Emilie, 17 ans, est décédée le 22 janvier. Ses parents affirment que son suicide est lié à une dépression causée par du harcèlement au collège, des années plus tôt. Ils ont rendu publics son histoire et son journal intime. Quelques jours après, sa mère revient sur l'impact de cette médiatisation.
Il est rare qu'un article génère autant de réactions, de commentaires, de débats. Celui qui a été publié par notre site le 27 septembre dernier (et dans La Voix du Nord) intitulé "Emilie, 17 ans, se suicide après avoir été harcelée au collège, ses parents publient son journal intime" a suscité beaucoup de questions et d'émotion. Il a aussi eu des conséquences concrètes.
Virginie, la maman d'Emilie, a accepté de nous rencontrer, 15 jours après : "Je pense que la publication du journal autobiographique d'Emilie effectivement a beaucoup touché les gens parce qu'on sent à quel point c'est authentique et elle décrit parfaitement sa souffrance quotidienne, explique-t-elle. Je pense que peu de gens peuvent y rester insensibles".
Le harcèlement scolaire dans le débat
C'est le premier effet concret de la publication de ce journal intime et des interviews données par sa maman sur le thème du harcèlement scolaire. L'histoire d'Emilie a été reprise dans de très nombreux médias y compris à l'étranger. Il faut également y ajouter le téléfilm "Marion, 13 ans pour toujours" diffusé à la même période sur France 3 qui a réalisé un forte audience. Résultat : on a beaucoup parlé ces derniers temps de "harcèlement scolaire" dans des familles, des établissements scolaires...Quand les parents d'Emilie ont décidé de publier le journal intime de leur fille, cet objectif était important : sensibiliser, provoquer le débat... "Ça a eu un impact, remarque Virginie. On parle du harcèlement scolaire. On en parle régulièrement parce que régulièrement, il y a des drames, des suicides mais là cette fois-ci, on en parle de manière plus durable avec des questions plus de fond. Concernant la manière dont se déroule le harcèlement, concernant la prévention qu'on pourrait mettre en place. Je pense que cet objectif est atteint."
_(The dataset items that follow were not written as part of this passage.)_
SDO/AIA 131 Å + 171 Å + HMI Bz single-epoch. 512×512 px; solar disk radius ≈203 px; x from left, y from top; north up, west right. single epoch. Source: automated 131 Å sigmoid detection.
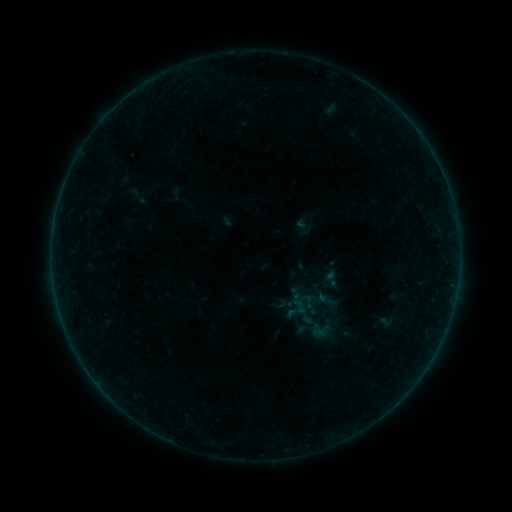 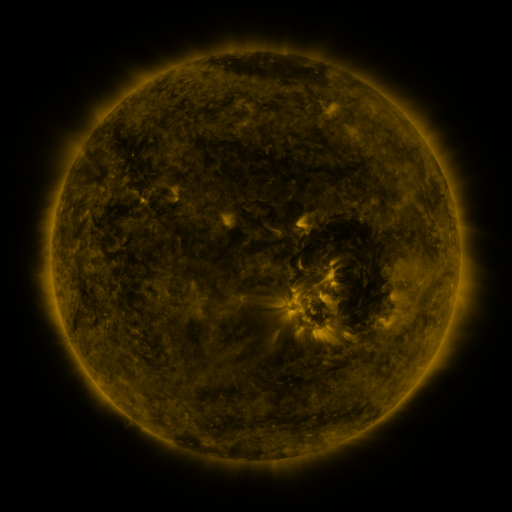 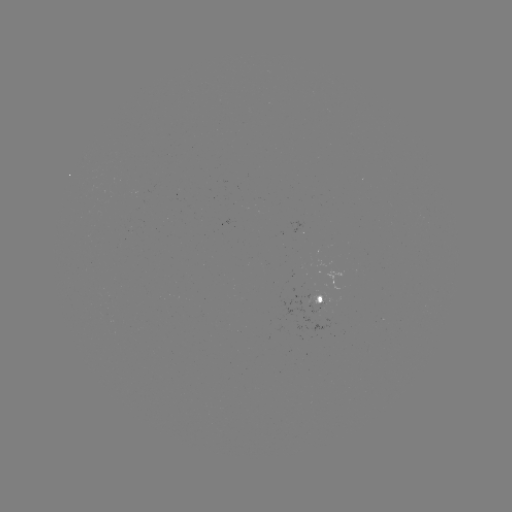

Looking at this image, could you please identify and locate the sigmoid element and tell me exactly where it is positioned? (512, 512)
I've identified sigmoid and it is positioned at (321, 330).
Virginie dit également avoir reçu de nombreux témoignages de jeunes ou de familles ayant vécu ou vivant le harcèlement scolaire. Certains venaient aussi de personnes ayant fréquenté Notre-Dame de la Paix : "Insultes, menaces, humiliations... On retrouve beaucoup de similitudes dans les violences décrites."
Collège Notre Dame de la Paix : dialogue autour du harcèlement scolaire
Depuis la publication des articles de presse sur Emilie, l'établissement catholique lillois Notre-Dame de la Paix a pris des initiatives. La lecture du journal a été un choc pour certains enseignants. Beaucoup ont dit découvrir les faits. Certains n'étaient pas dans le collège à l'époque des faits et ont mal vécu le fait de voir leur établissement mis en cause. D'autres ont été étonnés, surpris, interpellés. Rapidement, des heures de sensibilisation et de dialogue ont été organisées dans les classes du collège et du lycée. L'histoire d'Emilie a été le point de départ à un dialogue, une sensibilisation : les élèves et les professeurs ont parlé concrètement du "harcèlement scolaire".Le directeur de l'établissement, Vincent Fleter, qui n'était pas à ce poste à l'époque, a même été plus loin dans La Voix du Nord : "Nous avons des élèves-médiateurs, des professeurs, des surveillants… Pourquoi Émilie n’était-elle pas allée les voir ? Elle n’a pas osé, alors qu’elle souffrait d’un mal profond . J’aimerais rencontrer ses parents. Pourquoi ne pas imaginer avec eux une conférence à NDP pour témoigner de ce qui s’est passé ? » Une proposition qui n'a pas plu à Virginie : "Aujourd'hui, il y a un nouveau directeur qui semble prendre les choses en main. Tant mieux si c'est dans la durée, si ce n'est pas juste sous l'impact médiatique, je ne peux que me féliciter de ses initiatives. Me proposer de participer à une de ses séances de sensibilisation ? Quand j'ai lu ça, je me suis demandé si c'était une forme d'inconscience. Si je fais ça, ça veut dire que je cautionne Notre-Dame de la Paix. Ce qui est impossible puisqu'on est actuellement en procédure. Ou alors c'est du cynisme... Et puis je pense que je me sentirais extrêmement mal dans cette enceinte où Emilie a tant souffert. C'est tout à fait impossible."